_Exercise details_
Turn everything from the line containing "Considering the scene" down to the end of the material into a JSON list of strings, one string per line and no entries for blank lines.

_Record extracts_
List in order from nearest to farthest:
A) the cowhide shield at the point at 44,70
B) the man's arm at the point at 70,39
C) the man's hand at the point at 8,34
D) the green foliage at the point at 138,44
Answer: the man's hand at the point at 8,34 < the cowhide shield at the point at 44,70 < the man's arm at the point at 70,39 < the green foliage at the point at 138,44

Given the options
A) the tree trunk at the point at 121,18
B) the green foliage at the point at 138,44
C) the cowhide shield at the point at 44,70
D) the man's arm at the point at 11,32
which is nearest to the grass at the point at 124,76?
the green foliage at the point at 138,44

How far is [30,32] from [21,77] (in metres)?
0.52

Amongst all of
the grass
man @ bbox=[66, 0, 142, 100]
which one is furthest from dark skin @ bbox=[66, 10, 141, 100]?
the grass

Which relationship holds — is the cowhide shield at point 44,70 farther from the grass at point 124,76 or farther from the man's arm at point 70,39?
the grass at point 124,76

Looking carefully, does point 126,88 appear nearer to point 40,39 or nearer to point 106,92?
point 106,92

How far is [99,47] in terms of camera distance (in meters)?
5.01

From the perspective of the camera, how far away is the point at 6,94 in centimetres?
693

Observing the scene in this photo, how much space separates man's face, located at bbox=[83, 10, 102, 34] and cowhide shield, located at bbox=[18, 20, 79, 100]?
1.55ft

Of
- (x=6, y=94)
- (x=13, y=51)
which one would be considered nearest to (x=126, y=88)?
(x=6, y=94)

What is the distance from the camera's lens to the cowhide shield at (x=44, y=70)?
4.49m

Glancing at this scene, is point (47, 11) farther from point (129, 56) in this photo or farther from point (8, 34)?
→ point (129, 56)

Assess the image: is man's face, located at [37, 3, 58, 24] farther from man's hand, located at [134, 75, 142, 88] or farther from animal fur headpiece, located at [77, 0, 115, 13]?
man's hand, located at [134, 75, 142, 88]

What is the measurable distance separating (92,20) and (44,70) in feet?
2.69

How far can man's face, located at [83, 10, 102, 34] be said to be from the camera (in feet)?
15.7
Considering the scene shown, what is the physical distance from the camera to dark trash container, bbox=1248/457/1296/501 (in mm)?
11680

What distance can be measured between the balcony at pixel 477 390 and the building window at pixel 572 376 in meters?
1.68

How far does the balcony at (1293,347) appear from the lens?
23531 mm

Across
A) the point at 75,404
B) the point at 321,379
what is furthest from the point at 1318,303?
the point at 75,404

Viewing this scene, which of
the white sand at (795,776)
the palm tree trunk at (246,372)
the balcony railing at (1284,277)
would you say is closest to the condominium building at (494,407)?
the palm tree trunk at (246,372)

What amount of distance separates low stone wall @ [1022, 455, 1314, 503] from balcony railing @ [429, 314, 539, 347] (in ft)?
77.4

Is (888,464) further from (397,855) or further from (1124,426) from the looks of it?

_Exercise answer_
[
  "Considering the scene shown, what is the physical distance from the camera to dark trash container, bbox=1248/457/1296/501 (in mm)?",
  "11680",
  "What distance can be measured between the balcony at pixel 477 390 and the building window at pixel 572 376 in meters?",
  "1.68",
  "How far does the balcony at (1293,347) appear from the lens?",
  "23531 mm",
  "Across",
  "A) the point at 75,404",
  "B) the point at 321,379",
  "what is furthest from the point at 1318,303?",
  "the point at 75,404",
  "Viewing this scene, which of",
  "the white sand at (795,776)",
  "the palm tree trunk at (246,372)",
  "the balcony railing at (1284,277)",
  "would you say is closest to the condominium building at (494,407)?",
  "the palm tree trunk at (246,372)",
  "What amount of distance separates low stone wall @ [1022, 455, 1314, 503] from balcony railing @ [429, 314, 539, 347] (in ft)?",
  "77.4",
  "Is (888,464) further from (397,855) or further from (1124,426) from the looks of it?"
]